Kimchi and Miso Noodle Soup

Photo by Ana Cuba

I make kimchi purely so that I can make this soup. It is clean-tasting and enlivening, nicely sharp with spice and the mellow, vinegary punch of the kimchi. I don't care much for kimchi on its own (my husband, John, eats it by the jar), but I do think that it is an incredible ingredient to use as a flavorful base for stews, in dressings, and in wraps and sandwiches. The amount of kimchi that you use is quite dependent on how strong it is. My homemade one is quite mellow but store-bought ones can be much more potent, so taste it first and use you tastebuds as a guide, adding more if you need.

I cook with miso a lot, and it happens to be really good for you too. I learned recently that if you heat it too much it loses a lot of its goodness, so now, when I can, I mix it with a little of the liquid i am adding it to, then stir it in at the end like a seasoning and don't cook it for ages.

I have used gochujang paste here, which is a fermented chile paste from Korea with complex flavors. It's getting easier to find and it does add an extra edge to the soup. If you can't get the paste, dried chile works just fine. Do be careful to check the paste's ingredient list, as some varieties contain ingredients I'd rather not eat!

4 servings


    • 3 cups (200 g ) Asian mushrooms (enoki, shimeji, shiitake, oyster)
    • 1 tablespoon tamari or soy sauce, plus a little extra to season and serve
    • Juice of 1/2 a lemon
    • 2 tablespoons golden honey or agave nectar
    • 3 cups (250 g) soba noodles (I use 100 percent buckwheat ones)
    • 3 tablespoons sesame oil
    • Sea salt
    • 6 scallions, trimmed and finely chopped
    • A small thumb-sized piece of ginger, peeled and grated
    • 1 teaspoon gochujang paste or red pepper flakes
    • 4 cloves of garlic, thinly sliced
    • 3 1/2–5 ounces (100-150 g) cabbage kimchi, drained
    • 3 cups (250 g) purple sprouting broccoli, woody ends removed and cut into thumb-length pieces
    • 3 tablespoons miso paste (I use a brown rice one)
    • 9 ounces (250 g) extra-firm tofu
  1. To serve:
    • Sesame seeds
    • Squeeze of lemon or lime
    • Some cilantro or shiso leaves (optional)


    1. First, put your mushrooms into a bowl with the tamari, lemon juice and 1 tablespoon of the honey, and put to one side to marinate for at least 15 minutes.
    2. Cook the soba noodles according to packet instructions.

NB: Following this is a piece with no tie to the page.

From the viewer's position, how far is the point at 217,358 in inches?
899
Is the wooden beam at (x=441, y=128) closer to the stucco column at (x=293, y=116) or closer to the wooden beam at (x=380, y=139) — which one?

Drain and run under cold water, then toss in 1 tablespoon of the sesame oil.
    3. Heat the remaining 2 tablespoons of oil in a large soup pan over medium to high heat. Once the mushrooms have had their marinating time, drain them but keep the marinade Add the mushrooms to the pan in a single layer with a pinch of salt (you can do this in batches if you need to). Cook until the mushrooms are golden where they meet the pan, then toss and keep cooking until the mushrooms are deeply browned all over—this should take 5 minutes or so.Remove from the pan and set aside.
    4. Fill and boil the kettle. Put the empty pan back over medium heat, add the scallions and sauté for a few minutes before adding the ginger and gochujang paste. After another minute or so, add the garlic and the drained kimchi. Sizzle until the garlic is starting to brown around the edges. Add 5 cups (1 1/4 liters) of water from the kettle along with the remaining tablespoon of honey and bring to a boil. Now, add the broccoli and simmer for 1 minute, or just until the broccoli becomes bright green.
    5. Remove the soup from the heat. Place the miso in a small bowl and whisk it with a splash of the broth to thin it out. Stir the thinned miso into the soup. Taste your soup; you really need to get the balance right here. If the broth tastes a bit flat, you might need more salt or miso, or a splash of soy sauce.
    6. Just before serving, cut the tofu into little 3/4-inch (2-cm) pieces—you'll have about 1 cup—and drizzle it with the reserved marinade from the mushrooms.
    7. To serve, divide the noodles among four bowls and ladle over the soup. Top with to tofu, mushrooms, and a sprinkle of sesame seeds. Finish with more soy if you like, a squeeze of lemon or lime, and the shiso or cilantro leaves if using.